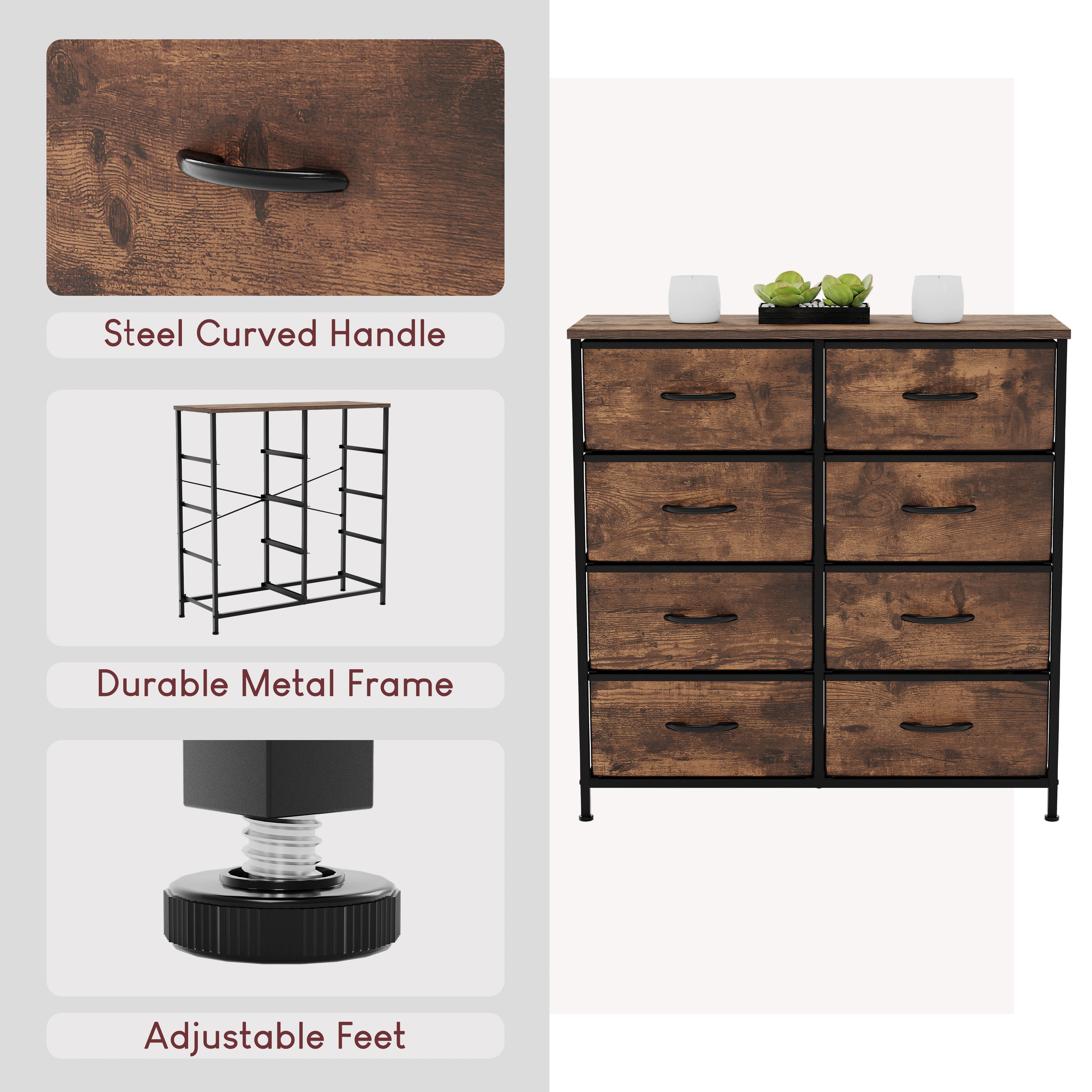 Steel Curved Handle

Durable Metal Frame

Adjustable Feet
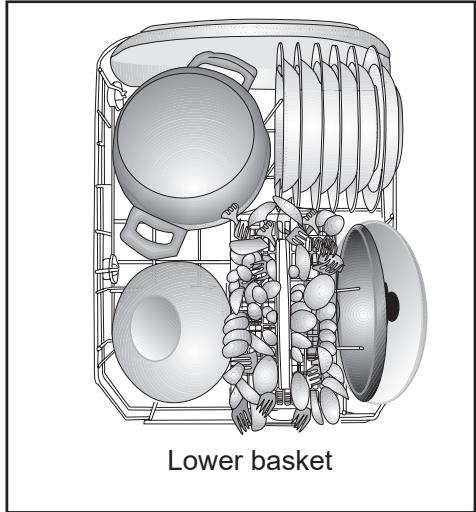 Lower basket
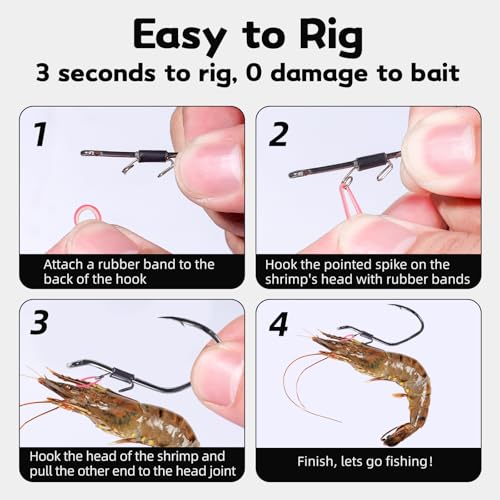 Easy to Rig

3 seconds to rig, 0 damage to bait

1

Attach a rubber band to the back of the hook

2

Hook the pointed spike on the shrimp's head with rubber bands

3

Hook the head of the shrimp and pull the other end to the head joint

4

Finish, lets go fishing!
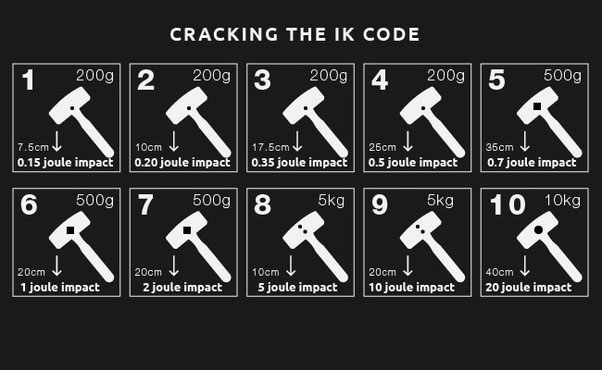 CRACKING THE IK CODE

1 200g 7.5cm 0.15 joule impact

2 200g 10cm 0.20 joule impact

3 200g 17.5cm 0.35 joule impact

4 200g 25cm 0.5 joule impact

5 500g 35cm 0.7 joule impact

6 500g 20cm 1 joule impact

7 500g 20cm 2 joule impact

8 5kg 10cm 5 joule impact

9 5kg 20cm 10 joule impact

10 10kg 40cm 20 joule impact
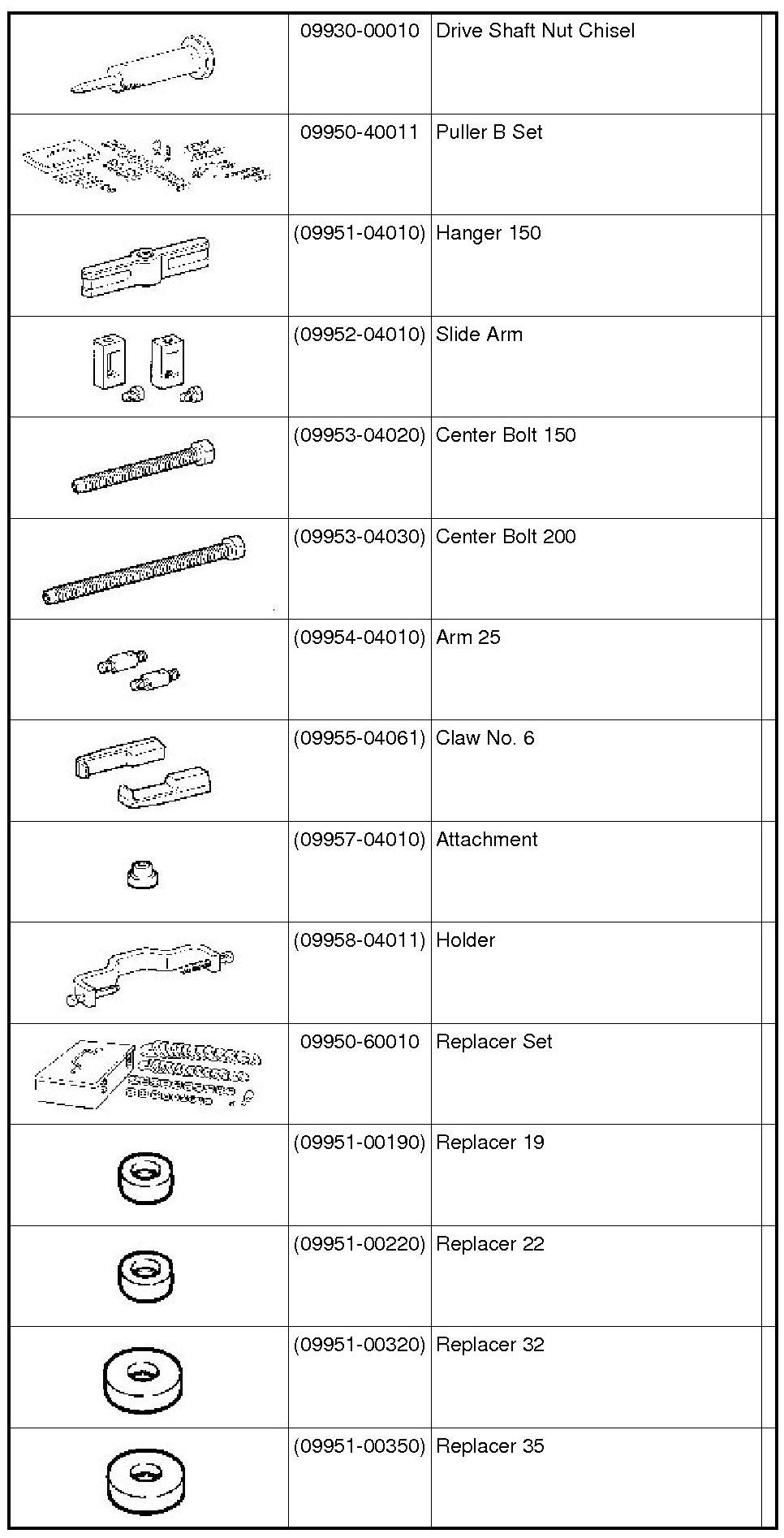 |  |  |  |  |
|---|---|---|---|
|  | 09930-00010 | Drive Shaft Nut Chisel |  |
|  | 09950-40011 | Puller B Set |  |
|  | (09951-04010) | Hanger 150 |  |
|  | (09952-04010) | Slide Arm |  |
|  | (09953-04020) | Center Bolt 150 |  |
|  | (09953-04030) | Center Bolt 200 |  |
|  | (09954-04010) | Arm 25 |  |
|  | (09955-04061) | Claw No. 6 |  |
|  | (09957-04010) | Attachment |  |
|  | (09958-04011) | Holder |  |
|  | 09950-60010 | Replacer Set |  |
|  | (09951-00190) | Replacer 19 |  |
|  | (09951-00220) | Replacer 22 |  |
|  | (09951-00320) | Replacer 32 |  |
|  | (09951-00350) | Replacer 35 |  |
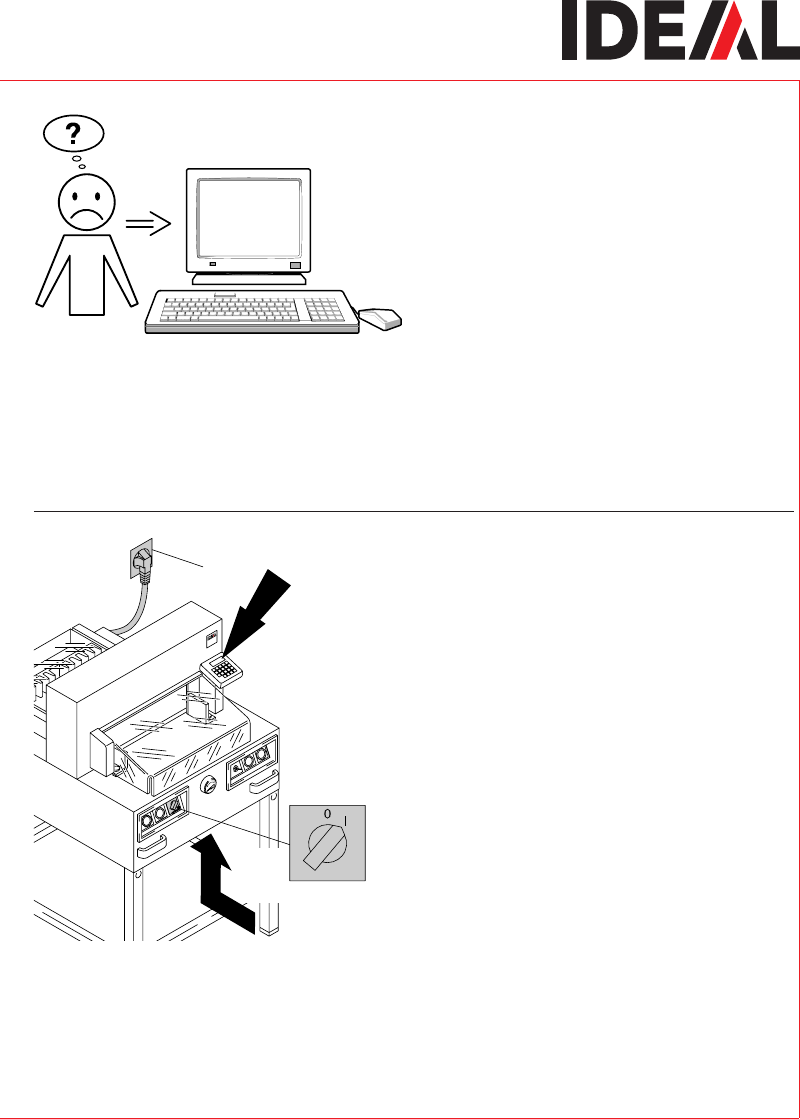 IDEAL

?

0 I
########################################
## PROBLEM DESCRIPTION
Filter these records, keeping every line where the word "shrimp" occurs.

## OUTPUT FOR THIS EXERCISE
Hook the pointed spike on the shrimp's head with rubber bands
Hook the head of the shrimp and pull the other end to the head joint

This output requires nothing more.